Schon häufig war hier die voreingenommene Berichterstattung des NDR zur inländischen Erdgasförderung im Allgemeinen und zum Standardverfahren Hydraulic „Fracking“ Fracturing im Speziellen ein Thema. Doch am 26.02.2014 wurde mit einem Beitrag der Bogen komplett überspannt. Dieser ist durch mehrere Falschaussagen gekennzeichnet.

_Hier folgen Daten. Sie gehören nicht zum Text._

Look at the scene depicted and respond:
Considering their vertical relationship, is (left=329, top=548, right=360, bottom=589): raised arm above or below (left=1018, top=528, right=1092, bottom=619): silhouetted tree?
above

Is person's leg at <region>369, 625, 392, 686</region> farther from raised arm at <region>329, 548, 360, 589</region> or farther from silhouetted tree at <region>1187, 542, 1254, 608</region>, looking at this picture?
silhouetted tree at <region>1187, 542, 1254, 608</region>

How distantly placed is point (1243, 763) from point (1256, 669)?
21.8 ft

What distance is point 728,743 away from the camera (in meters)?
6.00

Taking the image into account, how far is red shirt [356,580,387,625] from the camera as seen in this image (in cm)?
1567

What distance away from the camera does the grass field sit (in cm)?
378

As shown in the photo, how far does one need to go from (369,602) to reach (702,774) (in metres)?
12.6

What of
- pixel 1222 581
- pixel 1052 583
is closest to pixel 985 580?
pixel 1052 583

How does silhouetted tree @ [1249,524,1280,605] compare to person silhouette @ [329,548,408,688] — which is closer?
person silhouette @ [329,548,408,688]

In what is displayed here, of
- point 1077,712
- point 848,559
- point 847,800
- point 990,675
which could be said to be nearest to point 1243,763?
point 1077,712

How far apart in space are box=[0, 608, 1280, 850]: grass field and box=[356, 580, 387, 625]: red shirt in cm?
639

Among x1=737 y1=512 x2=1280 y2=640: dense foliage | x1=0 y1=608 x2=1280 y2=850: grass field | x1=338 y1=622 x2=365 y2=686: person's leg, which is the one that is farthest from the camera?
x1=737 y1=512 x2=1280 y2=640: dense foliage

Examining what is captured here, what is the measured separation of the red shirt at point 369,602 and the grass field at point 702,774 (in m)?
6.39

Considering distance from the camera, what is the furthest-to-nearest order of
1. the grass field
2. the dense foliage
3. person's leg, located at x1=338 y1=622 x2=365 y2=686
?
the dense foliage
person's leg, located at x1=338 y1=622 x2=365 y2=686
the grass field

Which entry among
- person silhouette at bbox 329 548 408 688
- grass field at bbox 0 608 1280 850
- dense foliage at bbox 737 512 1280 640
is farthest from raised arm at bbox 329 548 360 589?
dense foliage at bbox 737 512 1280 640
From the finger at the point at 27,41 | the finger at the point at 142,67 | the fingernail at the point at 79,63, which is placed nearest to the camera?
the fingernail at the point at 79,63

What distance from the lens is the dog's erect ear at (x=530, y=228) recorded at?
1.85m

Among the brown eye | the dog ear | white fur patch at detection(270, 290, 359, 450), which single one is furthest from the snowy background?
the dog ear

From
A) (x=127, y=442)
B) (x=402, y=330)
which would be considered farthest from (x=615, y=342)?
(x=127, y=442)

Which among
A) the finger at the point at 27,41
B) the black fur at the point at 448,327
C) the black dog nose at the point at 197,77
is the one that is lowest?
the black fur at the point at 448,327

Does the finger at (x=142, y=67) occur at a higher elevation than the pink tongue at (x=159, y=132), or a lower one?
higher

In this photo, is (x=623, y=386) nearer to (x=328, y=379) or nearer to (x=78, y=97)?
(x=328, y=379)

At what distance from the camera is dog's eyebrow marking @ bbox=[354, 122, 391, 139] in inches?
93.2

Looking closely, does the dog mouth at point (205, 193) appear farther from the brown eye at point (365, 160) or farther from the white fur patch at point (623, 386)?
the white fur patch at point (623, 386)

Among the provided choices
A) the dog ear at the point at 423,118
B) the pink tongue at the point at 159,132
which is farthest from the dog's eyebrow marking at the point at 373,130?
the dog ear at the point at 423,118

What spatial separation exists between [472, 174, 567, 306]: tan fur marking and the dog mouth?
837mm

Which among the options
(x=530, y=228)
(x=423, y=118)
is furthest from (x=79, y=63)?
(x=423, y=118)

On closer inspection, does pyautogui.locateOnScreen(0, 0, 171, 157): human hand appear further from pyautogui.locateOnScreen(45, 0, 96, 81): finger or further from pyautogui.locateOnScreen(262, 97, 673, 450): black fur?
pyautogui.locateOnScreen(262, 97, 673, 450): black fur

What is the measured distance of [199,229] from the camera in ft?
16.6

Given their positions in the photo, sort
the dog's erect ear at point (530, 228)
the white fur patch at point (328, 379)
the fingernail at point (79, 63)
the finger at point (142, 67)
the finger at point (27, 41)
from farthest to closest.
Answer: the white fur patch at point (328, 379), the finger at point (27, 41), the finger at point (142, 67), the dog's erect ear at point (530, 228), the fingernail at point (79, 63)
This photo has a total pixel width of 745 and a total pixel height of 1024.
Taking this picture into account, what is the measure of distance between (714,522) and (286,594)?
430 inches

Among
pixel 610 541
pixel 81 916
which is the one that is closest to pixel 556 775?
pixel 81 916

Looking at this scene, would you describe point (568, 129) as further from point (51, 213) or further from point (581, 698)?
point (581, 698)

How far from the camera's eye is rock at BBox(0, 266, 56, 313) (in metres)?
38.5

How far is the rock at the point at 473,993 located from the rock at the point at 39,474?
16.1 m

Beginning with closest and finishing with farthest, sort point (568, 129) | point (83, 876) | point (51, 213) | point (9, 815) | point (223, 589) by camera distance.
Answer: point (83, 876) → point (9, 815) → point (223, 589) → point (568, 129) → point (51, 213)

Das beginnt bereits mit der Überschrift:

Erdgas-Förderer drohen mit Investitions-Stopp

Dabei wird sich auf das Jahrespressegespräch des Wirtschaftsverband Erdöl- und Erdgasgewinnung e.V.(WEG), abschätzig als „Lobbyverband“ bezeichnet, bezogen. Tatsächlich ist der Pressemitteilung des WEG das genaue Gegenteil zu entnehmen:

Unsere Industrie steht bereit, in die Zukunft des Landes zu investieren und damit einen wichtigen Beitrag für die sichere Energieversorgung zu leisten.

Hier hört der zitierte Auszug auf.